┌──

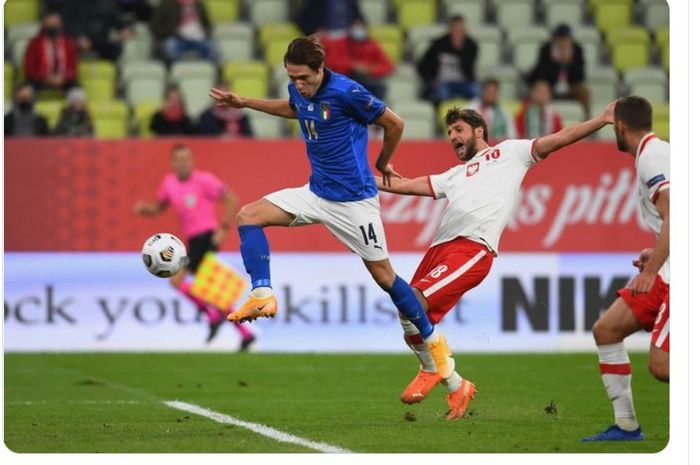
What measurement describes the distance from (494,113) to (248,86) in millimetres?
3350

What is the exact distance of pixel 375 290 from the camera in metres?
17.1

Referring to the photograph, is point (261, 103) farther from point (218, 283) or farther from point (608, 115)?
point (218, 283)

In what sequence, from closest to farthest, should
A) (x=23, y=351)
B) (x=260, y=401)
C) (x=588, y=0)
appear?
(x=260, y=401), (x=23, y=351), (x=588, y=0)

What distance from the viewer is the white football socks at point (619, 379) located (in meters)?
9.45

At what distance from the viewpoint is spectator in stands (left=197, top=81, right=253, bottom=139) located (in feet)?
59.2

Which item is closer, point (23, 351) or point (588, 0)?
point (23, 351)

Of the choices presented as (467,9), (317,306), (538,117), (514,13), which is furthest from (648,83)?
(317,306)

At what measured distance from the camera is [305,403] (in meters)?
12.1

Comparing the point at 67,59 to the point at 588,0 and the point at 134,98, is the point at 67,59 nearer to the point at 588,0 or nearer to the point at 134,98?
the point at 134,98

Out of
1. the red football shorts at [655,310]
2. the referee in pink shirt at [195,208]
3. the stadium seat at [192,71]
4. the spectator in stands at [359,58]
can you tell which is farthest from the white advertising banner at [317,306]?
the red football shorts at [655,310]

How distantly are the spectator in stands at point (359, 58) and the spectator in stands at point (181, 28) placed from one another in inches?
67.3

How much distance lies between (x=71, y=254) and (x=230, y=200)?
75.8 inches

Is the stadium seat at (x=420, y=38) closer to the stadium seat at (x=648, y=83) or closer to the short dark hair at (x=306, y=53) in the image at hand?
the stadium seat at (x=648, y=83)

└──

● Written instruction:
All the material shown above is to be copied exactly, with no pictures carried over.

● The completed task:
What measurement describes the distance from (494,113) to (248,86) in millimetres?
3350

What is the exact distance of pixel 375 290 from the camera in metres?
17.1

Referring to the photograph, is point (261, 103) farther from point (218, 283) or farther from point (608, 115)?
point (218, 283)

In what sequence, from closest to farthest, should
A) (x=23, y=351)
B) (x=260, y=401)
C) (x=588, y=0)
appear?
(x=260, y=401), (x=23, y=351), (x=588, y=0)

What distance from the viewer is the white football socks at point (619, 379) located (in meters)?
9.45

At what distance from the viewpoint is spectator in stands (left=197, top=81, right=253, bottom=139) located (in feet)?
59.2

Which item is closer, point (23, 351) or point (588, 0)?
point (23, 351)

Of the choices presented as (467,9), (317,306), (538,117), (514,13), which is furthest from (648,83)?
(317,306)

At what measured distance from the camera is [305,403] (in meters)?
12.1

Comparing the point at 67,59 to the point at 588,0 and the point at 134,98, is the point at 67,59 nearer to the point at 588,0 or nearer to the point at 134,98?
the point at 134,98

Out of
1. the red football shorts at [655,310]
2. the referee in pink shirt at [195,208]
3. the stadium seat at [192,71]
4. the spectator in stands at [359,58]
can you tell which is farthest from the white advertising banner at [317,306]?
the red football shorts at [655,310]

How distantly are the spectator in stands at point (359, 58) and the spectator in stands at point (181, 28) placed from one another in inches?
67.3

How much distance lies between (x=71, y=254) and (x=230, y=200)?
75.8 inches

Is the stadium seat at (x=420, y=38) closer to the stadium seat at (x=648, y=83) or closer to the short dark hair at (x=306, y=53) in the image at hand?
the stadium seat at (x=648, y=83)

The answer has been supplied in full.